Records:
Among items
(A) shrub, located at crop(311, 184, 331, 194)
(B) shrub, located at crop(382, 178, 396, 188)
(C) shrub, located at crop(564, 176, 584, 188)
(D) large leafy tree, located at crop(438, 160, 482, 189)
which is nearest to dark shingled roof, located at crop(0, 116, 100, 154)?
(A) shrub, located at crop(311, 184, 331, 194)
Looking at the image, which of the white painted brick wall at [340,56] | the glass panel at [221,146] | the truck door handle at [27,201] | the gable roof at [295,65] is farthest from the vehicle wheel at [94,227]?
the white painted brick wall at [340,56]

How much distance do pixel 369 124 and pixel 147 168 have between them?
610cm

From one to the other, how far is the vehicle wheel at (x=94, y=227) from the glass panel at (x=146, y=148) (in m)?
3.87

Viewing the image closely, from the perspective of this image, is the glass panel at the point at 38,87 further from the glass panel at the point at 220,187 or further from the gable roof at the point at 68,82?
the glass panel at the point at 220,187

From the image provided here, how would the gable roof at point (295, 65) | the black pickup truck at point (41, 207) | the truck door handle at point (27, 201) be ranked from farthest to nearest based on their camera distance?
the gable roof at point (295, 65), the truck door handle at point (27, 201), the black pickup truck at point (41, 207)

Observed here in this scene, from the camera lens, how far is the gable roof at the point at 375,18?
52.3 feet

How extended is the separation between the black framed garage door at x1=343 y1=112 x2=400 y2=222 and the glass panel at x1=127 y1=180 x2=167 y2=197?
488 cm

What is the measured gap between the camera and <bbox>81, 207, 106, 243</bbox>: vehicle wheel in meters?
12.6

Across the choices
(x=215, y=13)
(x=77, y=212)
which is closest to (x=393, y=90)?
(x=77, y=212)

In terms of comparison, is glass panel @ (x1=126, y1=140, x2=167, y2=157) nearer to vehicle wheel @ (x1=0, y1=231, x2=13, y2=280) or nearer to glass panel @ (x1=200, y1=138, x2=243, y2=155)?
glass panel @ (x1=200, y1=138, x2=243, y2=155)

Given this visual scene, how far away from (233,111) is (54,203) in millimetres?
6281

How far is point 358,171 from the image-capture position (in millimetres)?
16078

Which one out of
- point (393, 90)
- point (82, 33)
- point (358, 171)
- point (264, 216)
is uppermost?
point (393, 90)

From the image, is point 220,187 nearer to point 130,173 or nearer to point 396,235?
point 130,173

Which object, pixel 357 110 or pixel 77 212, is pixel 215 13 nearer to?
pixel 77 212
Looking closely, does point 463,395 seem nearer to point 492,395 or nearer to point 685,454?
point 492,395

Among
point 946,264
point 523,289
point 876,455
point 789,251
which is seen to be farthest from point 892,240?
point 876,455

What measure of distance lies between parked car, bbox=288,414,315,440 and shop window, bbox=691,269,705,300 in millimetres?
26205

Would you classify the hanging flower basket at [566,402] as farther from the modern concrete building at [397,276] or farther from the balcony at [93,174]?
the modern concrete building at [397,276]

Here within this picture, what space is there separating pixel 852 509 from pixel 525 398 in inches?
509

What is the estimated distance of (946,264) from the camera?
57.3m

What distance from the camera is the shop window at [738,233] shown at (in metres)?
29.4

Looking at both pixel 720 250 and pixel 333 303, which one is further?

● **REQUEST**
Return each entry from above without altering a single character.

● **RESPONSE TO THE TASK**
Among items
(A) shrub, located at crop(311, 184, 331, 194)
(B) shrub, located at crop(382, 178, 396, 188)
(C) shrub, located at crop(564, 176, 584, 188)
(D) large leafy tree, located at crop(438, 160, 482, 189)
which is nearest to dark shingled roof, located at crop(0, 116, 100, 154)?
(A) shrub, located at crop(311, 184, 331, 194)
Looking at the image, which of the white painted brick wall at [340,56] | the glass panel at [221,146] | the truck door handle at [27,201] | the gable roof at [295,65] is farthest from the vehicle wheel at [94,227]?
the white painted brick wall at [340,56]

How much distance do pixel 369 124 and pixel 147 168 have between them?
610cm

From one to the other, how far is the vehicle wheel at (x=94, y=227) from the glass panel at (x=146, y=148) (in m)?
3.87

Viewing the image closely, from the perspective of this image, is the glass panel at the point at 38,87 further from the glass panel at the point at 220,187 or further from the gable roof at the point at 68,82?
the glass panel at the point at 220,187

From the image provided here, how would the gable roof at point (295, 65) | the black pickup truck at point (41, 207) | the truck door handle at point (27, 201) be ranked from farthest to nearest based on their camera distance?
the gable roof at point (295, 65), the truck door handle at point (27, 201), the black pickup truck at point (41, 207)

Observed here in this scene, from the camera lens, how far is the gable roof at the point at 375,18?
52.3 feet

How extended is the separation between the black framed garage door at x1=343 y1=112 x2=400 y2=222 and the glass panel at x1=127 y1=180 x2=167 y2=197?
488 cm

What is the measured gap between the camera and <bbox>81, 207, 106, 243</bbox>: vehicle wheel in meters?
12.6

Across the choices
(x=215, y=13)
(x=77, y=212)
which is closest to (x=393, y=90)?
(x=77, y=212)

In terms of comparison, is glass panel @ (x1=126, y1=140, x2=167, y2=157) nearer to vehicle wheel @ (x1=0, y1=231, x2=13, y2=280) or nearer to glass panel @ (x1=200, y1=138, x2=243, y2=155)?
glass panel @ (x1=200, y1=138, x2=243, y2=155)

Given this visual scene, how far away from (233,111) is (54,203) in millimetres?
6281

How far is point 358,171 from the image-capture position (in millimetres)?
16078

Which one out of
- point (393, 90)
- point (82, 33)
- point (358, 171)
- point (264, 216)
is uppermost?
point (393, 90)

From the image, is point 220,187 nearer to point 130,173 or nearer to point 396,235?
point 130,173

Which object, pixel 357 110 or pixel 77 212, is pixel 215 13 nearer to?
pixel 77 212
Looking closely, does point 463,395 seem nearer to point 492,395 or nearer to point 685,454?
point 492,395

Among
point 946,264
point 523,289
point 876,455
point 789,251
which is seen to be farthest from point 892,240?
point 876,455

What measure of distance lies between parked car, bbox=288,414,315,440 and shop window, bbox=691,269,705,300 in millimetres?
26205

Would you classify the hanging flower basket at [566,402] as farther from the modern concrete building at [397,276] or farther from the balcony at [93,174]?
the modern concrete building at [397,276]

Here within this picture, what space is there separating pixel 852 509 from pixel 525 398 in inches?
509

What is the estimated distance of (946,264) from the camera?
57.3m

What distance from the camera is the shop window at [738,233] shown at (in metres)?
29.4

Looking at both pixel 720 250 and pixel 333 303, which one is further?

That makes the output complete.